Altro fronte è New York, dove Lucia Goracci era stata mandata per affiancare il capo sede Claudio Pagliara. Ma siccome tra i due non corre buon sangue, si era deciso di tenere una a New York e l’altro a Washington. Risultato: dopo qualche tempo Goracci ha piantato tutti in asso, è rientrata in Italia e si è messa in ferie, senza dare giustificazioni (un fatto che in un’azienda normale avrebbe provocato provvedimenti disciplinari anche seri). Dal 12 dicembre è in forza alla redazione esteri del Tg3, con notevole scontento dello stesso Fuortes, che ora dovrà trovare un altro corrispondente per l’America: è stato aperto un job posting dove tra i candidati ci sono Laura Pepe (Gr), Alberto Romagnoli (corrispondente da Bruxelles) e Nico Piro (Tg3).
Altro caos in Africa. Qui mamma Rai ha una storica sede a Nairobi, per cui si era candidata Maria Cuffaro, vincendo la solita gara interna. Una volta arrivata lì, però, la giornalista ha cambiato idea, ha rinunciato ed è tornata in Italia. Ora la sede è vacante.

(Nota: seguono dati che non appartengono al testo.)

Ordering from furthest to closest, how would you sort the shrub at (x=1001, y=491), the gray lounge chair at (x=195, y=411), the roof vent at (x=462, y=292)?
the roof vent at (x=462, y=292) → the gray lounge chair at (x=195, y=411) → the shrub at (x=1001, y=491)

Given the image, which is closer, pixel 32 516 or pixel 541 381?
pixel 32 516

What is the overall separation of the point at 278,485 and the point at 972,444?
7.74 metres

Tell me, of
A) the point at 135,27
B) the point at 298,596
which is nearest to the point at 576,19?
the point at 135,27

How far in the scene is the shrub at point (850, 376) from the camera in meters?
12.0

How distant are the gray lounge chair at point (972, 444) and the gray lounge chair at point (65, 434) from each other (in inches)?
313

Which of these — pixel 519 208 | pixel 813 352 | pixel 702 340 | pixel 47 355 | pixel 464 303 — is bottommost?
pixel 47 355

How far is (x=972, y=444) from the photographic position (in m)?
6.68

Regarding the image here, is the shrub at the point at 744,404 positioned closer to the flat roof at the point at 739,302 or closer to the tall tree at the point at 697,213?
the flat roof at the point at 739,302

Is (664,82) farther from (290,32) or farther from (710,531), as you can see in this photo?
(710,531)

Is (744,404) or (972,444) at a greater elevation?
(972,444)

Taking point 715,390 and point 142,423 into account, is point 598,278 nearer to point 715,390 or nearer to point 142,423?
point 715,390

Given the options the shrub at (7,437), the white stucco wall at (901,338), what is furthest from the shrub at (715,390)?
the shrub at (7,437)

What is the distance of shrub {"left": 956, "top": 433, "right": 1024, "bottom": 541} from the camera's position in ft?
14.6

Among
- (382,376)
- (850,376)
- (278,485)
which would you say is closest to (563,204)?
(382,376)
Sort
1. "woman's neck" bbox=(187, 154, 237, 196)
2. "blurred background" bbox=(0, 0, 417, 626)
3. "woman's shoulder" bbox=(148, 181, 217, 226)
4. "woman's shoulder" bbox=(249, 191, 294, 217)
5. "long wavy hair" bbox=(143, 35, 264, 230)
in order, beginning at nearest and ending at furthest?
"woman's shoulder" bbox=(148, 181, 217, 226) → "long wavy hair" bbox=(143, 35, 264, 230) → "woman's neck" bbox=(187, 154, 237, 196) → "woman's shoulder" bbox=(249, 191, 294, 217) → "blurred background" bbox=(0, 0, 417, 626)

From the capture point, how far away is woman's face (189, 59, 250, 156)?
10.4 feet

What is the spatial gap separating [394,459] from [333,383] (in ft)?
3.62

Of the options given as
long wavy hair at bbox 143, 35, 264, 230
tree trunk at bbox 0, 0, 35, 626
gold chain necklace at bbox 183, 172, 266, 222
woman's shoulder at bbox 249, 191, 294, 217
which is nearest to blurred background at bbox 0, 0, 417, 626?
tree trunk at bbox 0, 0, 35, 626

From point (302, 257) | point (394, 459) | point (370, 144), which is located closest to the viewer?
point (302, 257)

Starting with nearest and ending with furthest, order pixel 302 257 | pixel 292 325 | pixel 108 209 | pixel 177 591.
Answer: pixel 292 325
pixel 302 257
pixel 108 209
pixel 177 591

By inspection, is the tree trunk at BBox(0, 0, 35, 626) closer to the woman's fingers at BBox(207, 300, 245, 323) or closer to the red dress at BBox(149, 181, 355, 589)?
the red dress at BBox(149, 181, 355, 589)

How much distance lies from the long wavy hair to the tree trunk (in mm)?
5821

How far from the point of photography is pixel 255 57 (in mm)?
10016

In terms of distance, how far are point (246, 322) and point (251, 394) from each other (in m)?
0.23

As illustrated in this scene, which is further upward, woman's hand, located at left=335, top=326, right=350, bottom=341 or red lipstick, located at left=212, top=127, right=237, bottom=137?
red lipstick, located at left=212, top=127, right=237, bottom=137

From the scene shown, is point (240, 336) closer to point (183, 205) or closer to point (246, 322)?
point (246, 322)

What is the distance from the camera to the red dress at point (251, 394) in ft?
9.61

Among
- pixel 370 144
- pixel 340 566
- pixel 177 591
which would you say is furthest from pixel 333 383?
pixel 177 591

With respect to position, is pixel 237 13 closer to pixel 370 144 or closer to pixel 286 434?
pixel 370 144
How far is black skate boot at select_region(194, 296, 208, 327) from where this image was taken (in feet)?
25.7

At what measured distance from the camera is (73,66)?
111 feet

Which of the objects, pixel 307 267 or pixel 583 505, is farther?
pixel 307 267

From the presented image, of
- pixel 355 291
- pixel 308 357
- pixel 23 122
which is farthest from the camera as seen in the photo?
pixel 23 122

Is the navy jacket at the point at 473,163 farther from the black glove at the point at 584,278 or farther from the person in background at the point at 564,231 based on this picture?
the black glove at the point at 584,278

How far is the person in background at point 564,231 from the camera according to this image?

Infine, a breve si aprirà il problema Gerusalemme: il capo sede Giancarlo Gioielli sta per andare in pensione, ma per il sostituto a Viale Mazzini sono ancora in alto mare. Nel frattempo sembra invece che Andrea Vianello, direttore del Gr e di Radio 1, si sia proposto per Madrid oppure per aprire una sede in Sudamerica (che avrebbe un senso), dove la Rai è sprovvista (in totale le sedi estere sono 11): se così fosse, lascerebbe libera una casella, il Gr, che fa molta gola alle truppe meloniane in marcia su Viale Mazzini.